The cabinet also endorsed the terms of reference (TORs) for the commission of inquiry, granting it 60 days to compile its report.

Last week, the Chief Justice of Pakistan called for a full court meeting to discuss the letter sent by the Islamabad High Court judges regarding alleged interference by intelligence agencies in judicial matters.

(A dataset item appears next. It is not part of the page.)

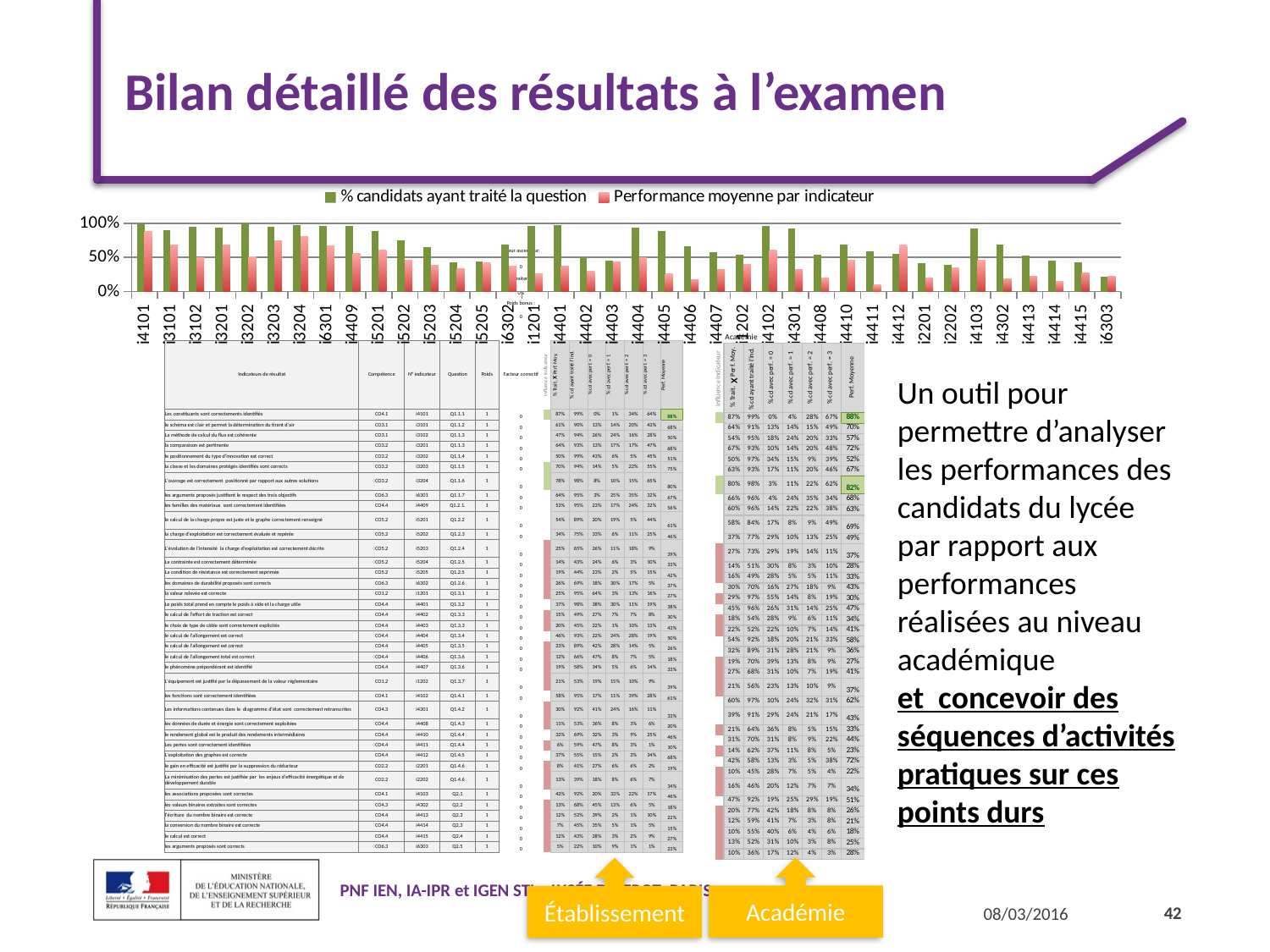
Is the value of '% candidats ayant traité la question' for i4101 greater or less than 50%? greater Is the value of '% candidats ayant traité la question' for i6303 greater or less than 50%? less Which has the larger value of '% candidats ayant traité la question': i4101 or i6303? i4101 Is the value of 'Performance moyenne par indicateur' for i4414 greater or less than 50%? less What are the two series named in the chart legend? % candidats ayant traité la question; Performance moyenne par indicateur What kind of chart is shown on the slide? bar chart For i4401, which series has the larger value: '% candidats ayant traité la question' or 'Performance moyenne par indicateur'? % candidats ayant traité la question Which colour represents the series 'Performance moyenne par indicateur' in the chart? red How many series does the chart legend list? 2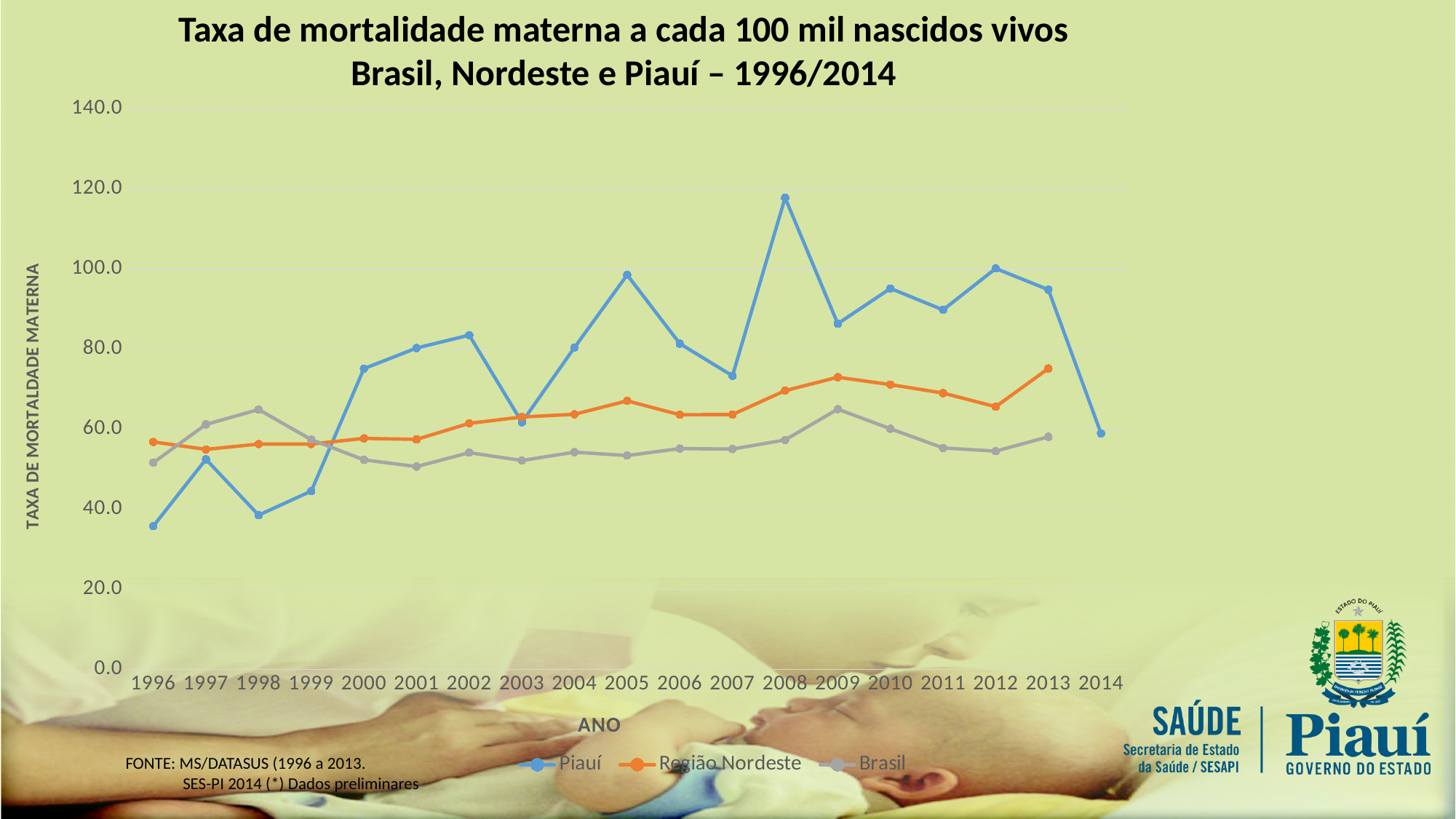
In which year does the Região Nordeste series reach its highest value? 2013 In which year does the Piauí series reach its highest value? 2008 What kind of chart is shown on the slide? line chart Does the Região Nordeste series generally rise or fall from 1996 to 2013? rise How many years are plotted along the x axis? 19 How many series does the legend list? 3 In which year does the Piauí series have its lowest value? 1996 Is the value for Brasil in 2001 greater or less than 60? less Is the value for Piauí in 2008 greater or less than 100? greater Is the value for Piauí in 1996 greater or less than 40? less Which series has the higher value in 2010, Piauí or Brasil? Piauí What is the label of the x axis? ANO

In their letter, the senior judges, including Justice Mohsin Akhtar Kayani, Justice Tariq Mahmood Jahangiri, Justice Babar Sattar, Justice Sardar Ejaz Ishaq Khan, Justice Arbab Muhammad Tahir, and Justice Saman Raffat Imtiaz, highlighted instances of interference and intimidation by individuals claiming to be intelligence personnel.

The judges emphasized the importance of upholding judicial independence and ensuring that judges are not subjected to influence by agencies.

The letter cited specific incidents, such as the abduction of a judge’s relative by alleged intelligence operatives and illegal surveillance of judges’ residences.

The judges from the Islamabad High Court stressed the necessity of safeguarding judicial independence and protecting judges from intimidation. They also mentioned cases where district court judges faced threats, including an incident where an Additional District and Sessions Judge was threatened, and explosives were thrown into his house to intimidate him.